In [3]:
#Preamble
import ipywidgets as widgets
import io
import os
import pandas as pd
import requests
from matplotlib.pyplot import *
import rpy2
import rpy2.robjects as robjects
import numpy
import textwrap

pd.set_option("display.max_columns", 500)
pd.set_option("display.max_rows", 500)




# **Testing file upload size**
### Introduction
This notebook will help you answer the question of "Does a certain kind of police activity happen disproportionately (as compared to the town's population) to different racial groups?"

### **Step #0:** Lets get some census data to compare to

If you have a CSV with the racial makeup of your town, upload that. Otherwise, we (eventually) will automatically pull census data.
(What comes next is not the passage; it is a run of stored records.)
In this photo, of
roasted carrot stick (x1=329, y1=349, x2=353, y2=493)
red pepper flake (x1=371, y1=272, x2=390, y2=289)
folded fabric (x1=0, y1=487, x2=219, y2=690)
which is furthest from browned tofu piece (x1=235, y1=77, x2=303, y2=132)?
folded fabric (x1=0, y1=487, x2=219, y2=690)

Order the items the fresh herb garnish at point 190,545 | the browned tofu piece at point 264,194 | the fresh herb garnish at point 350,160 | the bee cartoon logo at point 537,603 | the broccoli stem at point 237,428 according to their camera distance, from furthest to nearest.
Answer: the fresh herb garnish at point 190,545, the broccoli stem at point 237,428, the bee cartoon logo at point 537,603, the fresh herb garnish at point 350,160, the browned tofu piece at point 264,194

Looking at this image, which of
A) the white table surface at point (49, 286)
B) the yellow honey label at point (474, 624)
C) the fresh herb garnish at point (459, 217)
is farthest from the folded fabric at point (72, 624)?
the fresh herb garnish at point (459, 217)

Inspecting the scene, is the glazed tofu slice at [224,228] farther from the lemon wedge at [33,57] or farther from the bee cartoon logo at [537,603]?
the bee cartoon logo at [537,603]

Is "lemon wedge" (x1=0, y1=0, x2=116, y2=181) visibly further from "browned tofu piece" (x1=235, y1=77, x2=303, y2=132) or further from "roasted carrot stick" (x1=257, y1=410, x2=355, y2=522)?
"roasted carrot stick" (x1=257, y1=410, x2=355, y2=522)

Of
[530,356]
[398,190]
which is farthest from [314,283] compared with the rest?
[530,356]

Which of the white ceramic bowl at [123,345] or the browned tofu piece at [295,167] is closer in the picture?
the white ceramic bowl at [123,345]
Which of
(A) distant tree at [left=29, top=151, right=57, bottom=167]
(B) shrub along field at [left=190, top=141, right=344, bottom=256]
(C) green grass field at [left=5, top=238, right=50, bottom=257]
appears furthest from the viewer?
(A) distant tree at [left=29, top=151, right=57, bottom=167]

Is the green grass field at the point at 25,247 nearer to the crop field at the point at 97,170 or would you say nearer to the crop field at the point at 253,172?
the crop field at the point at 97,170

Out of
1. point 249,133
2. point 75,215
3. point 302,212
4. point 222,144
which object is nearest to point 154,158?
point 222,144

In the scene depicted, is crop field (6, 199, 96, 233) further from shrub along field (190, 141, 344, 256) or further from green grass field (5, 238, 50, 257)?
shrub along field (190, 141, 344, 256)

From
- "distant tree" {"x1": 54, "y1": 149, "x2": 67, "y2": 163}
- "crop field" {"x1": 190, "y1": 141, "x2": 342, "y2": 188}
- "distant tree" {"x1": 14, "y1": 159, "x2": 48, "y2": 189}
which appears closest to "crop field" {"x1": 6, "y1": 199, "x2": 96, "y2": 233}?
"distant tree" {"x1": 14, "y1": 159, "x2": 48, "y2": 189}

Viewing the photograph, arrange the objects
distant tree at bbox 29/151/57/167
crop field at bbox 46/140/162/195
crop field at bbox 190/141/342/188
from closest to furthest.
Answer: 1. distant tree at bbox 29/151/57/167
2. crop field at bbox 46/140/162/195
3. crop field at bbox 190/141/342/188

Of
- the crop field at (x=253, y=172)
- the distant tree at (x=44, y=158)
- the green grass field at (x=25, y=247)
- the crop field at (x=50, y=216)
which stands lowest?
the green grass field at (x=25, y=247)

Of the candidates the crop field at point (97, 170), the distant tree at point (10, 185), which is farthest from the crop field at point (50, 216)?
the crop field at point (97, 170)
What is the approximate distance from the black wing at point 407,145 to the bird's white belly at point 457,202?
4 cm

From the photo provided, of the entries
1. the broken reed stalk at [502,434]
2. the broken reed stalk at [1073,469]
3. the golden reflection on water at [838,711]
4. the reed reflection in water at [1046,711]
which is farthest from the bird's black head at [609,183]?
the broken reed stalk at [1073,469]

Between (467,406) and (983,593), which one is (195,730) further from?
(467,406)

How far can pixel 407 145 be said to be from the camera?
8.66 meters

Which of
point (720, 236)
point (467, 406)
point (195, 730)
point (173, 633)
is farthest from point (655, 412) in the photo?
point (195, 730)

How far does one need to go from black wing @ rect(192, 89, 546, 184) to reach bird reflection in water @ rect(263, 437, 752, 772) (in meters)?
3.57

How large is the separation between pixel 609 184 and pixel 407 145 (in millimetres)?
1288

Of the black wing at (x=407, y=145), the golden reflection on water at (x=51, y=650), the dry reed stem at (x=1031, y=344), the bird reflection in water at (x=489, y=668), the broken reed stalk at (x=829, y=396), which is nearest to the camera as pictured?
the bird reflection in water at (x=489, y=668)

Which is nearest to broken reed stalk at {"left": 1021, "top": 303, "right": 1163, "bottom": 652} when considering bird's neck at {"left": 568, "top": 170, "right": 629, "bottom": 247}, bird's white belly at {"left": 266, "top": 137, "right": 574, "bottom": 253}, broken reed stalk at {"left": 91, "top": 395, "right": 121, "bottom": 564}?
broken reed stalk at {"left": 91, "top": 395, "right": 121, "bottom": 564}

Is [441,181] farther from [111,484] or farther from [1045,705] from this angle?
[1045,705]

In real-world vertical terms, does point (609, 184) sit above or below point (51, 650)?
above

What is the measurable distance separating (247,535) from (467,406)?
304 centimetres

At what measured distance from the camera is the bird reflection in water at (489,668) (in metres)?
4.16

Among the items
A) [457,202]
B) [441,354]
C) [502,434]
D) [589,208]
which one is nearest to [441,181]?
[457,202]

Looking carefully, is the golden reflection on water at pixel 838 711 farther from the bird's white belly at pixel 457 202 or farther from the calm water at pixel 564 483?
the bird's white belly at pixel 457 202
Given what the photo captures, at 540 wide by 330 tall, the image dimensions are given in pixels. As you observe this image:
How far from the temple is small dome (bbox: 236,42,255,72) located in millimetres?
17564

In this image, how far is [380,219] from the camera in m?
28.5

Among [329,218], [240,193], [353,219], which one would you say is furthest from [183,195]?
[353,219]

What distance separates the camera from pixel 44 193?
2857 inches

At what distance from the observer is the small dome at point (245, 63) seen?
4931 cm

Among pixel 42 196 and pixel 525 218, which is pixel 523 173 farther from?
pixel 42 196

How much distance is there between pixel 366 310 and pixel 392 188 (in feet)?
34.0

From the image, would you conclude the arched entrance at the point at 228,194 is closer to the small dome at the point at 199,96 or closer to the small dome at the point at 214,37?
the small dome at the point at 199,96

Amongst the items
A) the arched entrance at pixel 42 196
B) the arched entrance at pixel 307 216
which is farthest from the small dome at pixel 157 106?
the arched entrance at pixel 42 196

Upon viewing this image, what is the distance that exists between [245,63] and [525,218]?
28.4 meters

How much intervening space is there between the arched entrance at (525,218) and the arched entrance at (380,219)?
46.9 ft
Usually this can easily be found by going to http://data.census.gov and typing your town's name in the search bar.  Then, select the 'RACE' data file, and click 'CSV' to download a CSV.

In [15]:
robjects.r('''
        # create a function `fetchCensusRaceData`
        fetchCensusRaceData <- function(state,county) {
            c(state,county)
        }
        ''')
r_FetchCensusRaceData = robjects.r['fetchCensusRaceData']

In [None]:
%matplotlib inline


selectCensusDataMethod = widgets.RadioButtons(
    options=['I have a CSV', 'Fetch census data for me'],
#    layout={'width': 'max-content'}, # If the items' names are long
    description='Do you already have demographic data?',
)

#for later use
censusRaceDropDown = widgets.Dropdown()

def load_data0():
    global townRace
    #townRaceRaw = pd.read_csv(os.path.join("data/",fileSelect0.value),index_col=[0])
    townRaceRaw = pd.read_csv(io.BytesIO(fileUpload0.value[-1].content),index_col=[0])
    townRaceRaw.columns=['Population']
    townRaceRaw['Population']=townRaceRaw['Population'].apply(lambda s: s.replace(',',''))
    townRaceRaw['Population']=townRaceRaw['Population'].astype('int')
    totalTownPopulation = townRaceRaw.filter(like='Total',axis='index').iloc[0,0]
    townRace = pd.DataFrame([["White",townRaceRaw.filter(like='White',axis='index')['Population'].sum()],
                          ["Black or African American", townRaceRaw.filter(like='Black',axis='index')['Population'].sum()],
                          ["American Indian or Alaskan Native", townRaceRaw.filter(like='American Indian',axis='index')['Population'].sum()],
                          ["Asian", townRaceRaw.filter(like='Asian',axis='index')['Population'].sum()],
                          ["Native Hawaiian or Other Pacific Islander",townRaceRaw.filter(like='Native Hawaiian',axis='index')['Population'].sum()],
                          ["Some Other Race", townRaceRaw.filter(like='Other',axis='index')['Population'].sum()]])
    townRace.columns=['Race','Population']
    townRace['Percentage']=townRace['Population']/totalTownPopulation

    censusRaceDropDown.options=townRace['Race']
    with outputWidget4:
        display(censusRaceDropDown)
    
    with outputWidget0:
        display("Successfully loaded the datafile " + fileUpload0.value[-1].name)
        display("The total population of your town is " + str(totalTownPopulation))
        townRace.plot.bar(x='Race',y='Percentage')
        show()

outputWidget0 = widgets.Output(layout={'border': '1px solid black'})
fileUpload0 = widgets.FileUpload()
fileUpload0.observe(lambda b: load_data0(), names='value')

def selection():
    outputWidget0.clear_output()
    with outputWidget0:
        display("You have chosen "+selectCensusDataMethod.value)
        if selectCensusDataMethod.value == 'I have a CSV':
            display(fileUpload0)
        if selectCensusDataMethod.value == 'Fetch census data for me':
            #display(r_FetchCensusRaceData("AL","Mobile"))
            display("Sorry, this feature is still in development")
            
selectCensusDataMethod.observe(lambda b: selection(), names='value')
#Make sure our event handler runs the first time 
selection()

display(selectCensusDataMethod)
display(outputWidget0)

### **Step #1:** Load the police data

Upload a CSV file containing data on police encounters here. We assume each row is a unique encounter with police.

In [4]:
outputWidget = widgets.Output(layout={'border': '1px solid black'})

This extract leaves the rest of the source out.